Sus consecuencias me parecen claras. De una parte, quedó patente el sometimiento, confirmado en otras ocasiones posteriores, de un Parlamento representante de la ¿soberanía? popular ante presiones y temores extraparlamentarios, no siempre justificados ni justificables. Se habla muchas veces de intervencionismos militares y de la prudencia necesaria para evitarlos. Pero, ¿es que puede haber un mayor intervencionismo que el de las actuaciones contradictorias o las paralizaciones, conseguidas solamente por el temor difuso o la presunción de provocar el desagrado?
Por otro lado, basta un simple examen del año transcurrido para darse cuenta de lo que aquella amnistía frustrada supuso en el interior de las Fuerzas Armadas, y sin duda, éste es para mí el aspecto más trascendente. Entre aquellos de sus miembros sinceramente demócratas, minoritarios pero importantes, causó un profundo desánimo, con tentación al abandono, ver que los partidos políticos democráticos daban la espalda repentinamente a sus compañeros castigados por tener su misma forma de pensar, ratificando su separación del Ejército. Entre otros militares, no tan minoritarios como los anteriores, profundamente identificados con el régimen interior y por tanto opuestos a la democracia, a la que no obstante pensaban aceptar por disciplina y por la realidad social innegable contemplada en las elecciones, aquello supuso la paralización de esa actitud y un nuevo reforzamiento en sus ideas anteriores, como ha podido comprobarse en incidentes, indisciplinas, alocuciones públicas, etcétera. Por último, en la inmensa mayoría de oficiales, poco o nada concienciados o inquietos en temas políticos, pero que aceptaban tranquilamente el nuevo sistema democrático por apego a la legalidad y por la disciplina debida al Rey, se produjo una desorientación total y un deslizamiento a las prevenciones antidemocráticas, fácilmente explotable por los propagandistas del catastrofismo.

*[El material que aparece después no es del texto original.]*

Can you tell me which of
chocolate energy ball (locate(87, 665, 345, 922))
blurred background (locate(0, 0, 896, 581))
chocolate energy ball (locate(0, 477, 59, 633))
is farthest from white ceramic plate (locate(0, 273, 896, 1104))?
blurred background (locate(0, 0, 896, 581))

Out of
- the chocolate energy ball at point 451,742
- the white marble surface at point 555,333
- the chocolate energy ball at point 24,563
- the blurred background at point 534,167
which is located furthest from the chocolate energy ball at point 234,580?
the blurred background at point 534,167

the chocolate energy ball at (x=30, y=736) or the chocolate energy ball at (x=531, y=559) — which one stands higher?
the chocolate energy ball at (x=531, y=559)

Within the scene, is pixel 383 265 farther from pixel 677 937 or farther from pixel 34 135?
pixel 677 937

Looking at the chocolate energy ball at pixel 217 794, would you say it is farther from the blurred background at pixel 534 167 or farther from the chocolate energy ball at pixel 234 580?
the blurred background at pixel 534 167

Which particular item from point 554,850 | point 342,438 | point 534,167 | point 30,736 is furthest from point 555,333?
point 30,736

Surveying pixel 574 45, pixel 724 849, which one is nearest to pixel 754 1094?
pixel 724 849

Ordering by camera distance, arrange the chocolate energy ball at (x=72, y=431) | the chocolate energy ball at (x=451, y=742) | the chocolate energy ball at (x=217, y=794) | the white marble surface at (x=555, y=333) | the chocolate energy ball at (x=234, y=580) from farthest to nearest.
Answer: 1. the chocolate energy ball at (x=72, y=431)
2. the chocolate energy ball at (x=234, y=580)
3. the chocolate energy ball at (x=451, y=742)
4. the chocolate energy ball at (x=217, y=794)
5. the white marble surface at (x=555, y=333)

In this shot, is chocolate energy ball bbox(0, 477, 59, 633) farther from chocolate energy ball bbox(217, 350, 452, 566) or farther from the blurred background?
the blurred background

Y todo ello porque en aquella amnistía quedó diáfano que lo que para la sociedad e instituciones civiles era válido no lo era en absoluto para la institución militar, llegándose hasta el punto de que, mientras se amnistiaba, por ejemplo, y se confirmaba en sus puestos, a funcionarios policiales que hubieran practicado la tortura, se excluía definitivamente a militares pacíficos, demócratas y decididos partidarios de los derechos humanos.
Termino resumiendo las ideas planteadas: ni estoy haciendo ninguna reivindicación personal, ni pienso hacerla en el futuro, ni creo convenientes nuevas am nistías. Tampoco sé si nuestro ca so constituye «una de las princi pales espinas de la democracia española», según frase reciente de Joaquín Ruiz Giménez. Simplemente creo que un Estado constitucional, un Parlamento representante de la soberanía popular, un Ejército defensor del orden constitucional democrático y unos partidos políticos también democráticos tendrían que cuestionarse el peligro de comenzar un nuevo camino histórico sobre la base de tan claras contradicciones.